The TMN model suffers from modern network anxiety

As the diagram below describes, each layer up abstracts but connects (as described in more detail in “What an OSS shouldn’t do“). That is, each higher layer in the stack reduces the amount if information/control within a domain that it’s responsible for, but it assumes a broader responsibility for connecting domains together.
OSS abstract and connect

There’s just one problem with the diagram. It’s a little dated when we take modern virtualised infrastructure into account.

In the old days, despite what the layers may imply, it was common for an OSS to actually touch every layer of the triangle above to resolve faults. That is, OSS regularly connected to NMS, EMS and even devices (NE) to gather network health data. The services defined at the top of the stack (BSS) could be traced to the exact devices via the circuits that traversed them, regardless of the layers of abstraction. It helped for root-cause analysis (RCA) and service impact analysis (SIA).

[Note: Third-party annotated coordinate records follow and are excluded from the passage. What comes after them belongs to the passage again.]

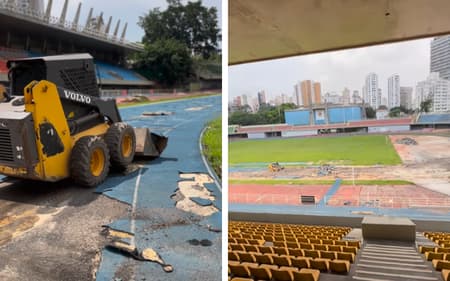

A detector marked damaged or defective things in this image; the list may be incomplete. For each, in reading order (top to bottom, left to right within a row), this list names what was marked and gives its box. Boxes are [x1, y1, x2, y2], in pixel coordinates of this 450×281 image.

damaged running track [95, 95, 221, 278]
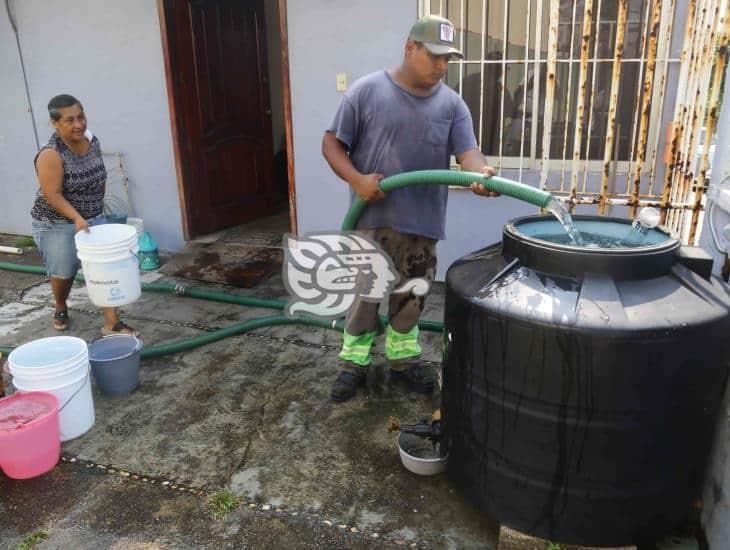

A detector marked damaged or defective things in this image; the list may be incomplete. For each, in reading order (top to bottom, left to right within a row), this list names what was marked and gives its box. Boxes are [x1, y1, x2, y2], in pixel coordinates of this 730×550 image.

rusty metal gate [420, 0, 728, 244]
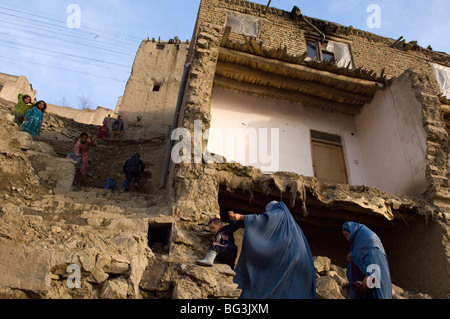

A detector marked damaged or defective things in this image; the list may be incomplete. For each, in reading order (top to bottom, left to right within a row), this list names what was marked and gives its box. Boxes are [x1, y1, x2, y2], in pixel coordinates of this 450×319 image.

damaged mud brick building [158, 0, 450, 300]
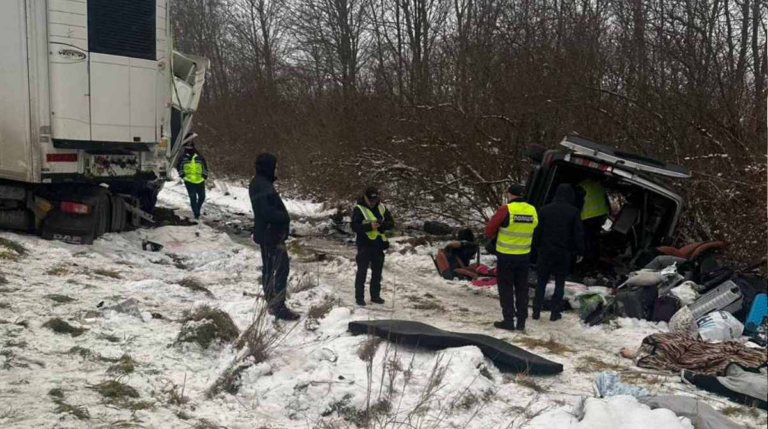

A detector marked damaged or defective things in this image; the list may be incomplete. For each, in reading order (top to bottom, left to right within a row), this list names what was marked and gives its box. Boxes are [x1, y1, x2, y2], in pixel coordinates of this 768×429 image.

damaged truck front [0, 0, 207, 242]
overturned van [524, 134, 692, 270]
damaged truck front [524, 135, 692, 270]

But with modern networks, the infrastructure is virtualised, load-balanced and being packet-switched, completely circuitless (I’m excluding virtual circuits here by the way). The bottom three layers of the diagram could effectively be replaced with a cloud icon, a cloud that the OSS has little chance of peering into. The concept of virtualisation adds its own sub-layers of complexity too by the way, as higlighted in the diagram below.

ONAP triptych

So now the customer services at the top of the triangle are quite separated from the resources at the bottom, other than to say the services consume from a known pool of resources. Fault resolution becomes more abstracted as a result.

But what’s interesting is that there’s another layer that’s not shown on the typical TMN model above. That is the physical network inventory (PNI) layer. The cables, splices, joints, patch panels, equipment cards, etc that underpin every network, even virtual networks.

In the old networks the OSS touched every layer, including the missing layer, which was provided by PNI management. Fault resolution also occurred at this layer through tickets of work for the field workforce (Workforce Management – WFM).

In new networks, OSS/BSS tie services to resource pools (the top). They still manage PNI / WFM (the bottom). But then there’s potentially an invisible cloud in the middle. Three distinctly different pieces, probably each managed by a different business unit or operational group.

Just wondering – has your OSS/BSS developed control anxiety issues from losing some of the control that it once had?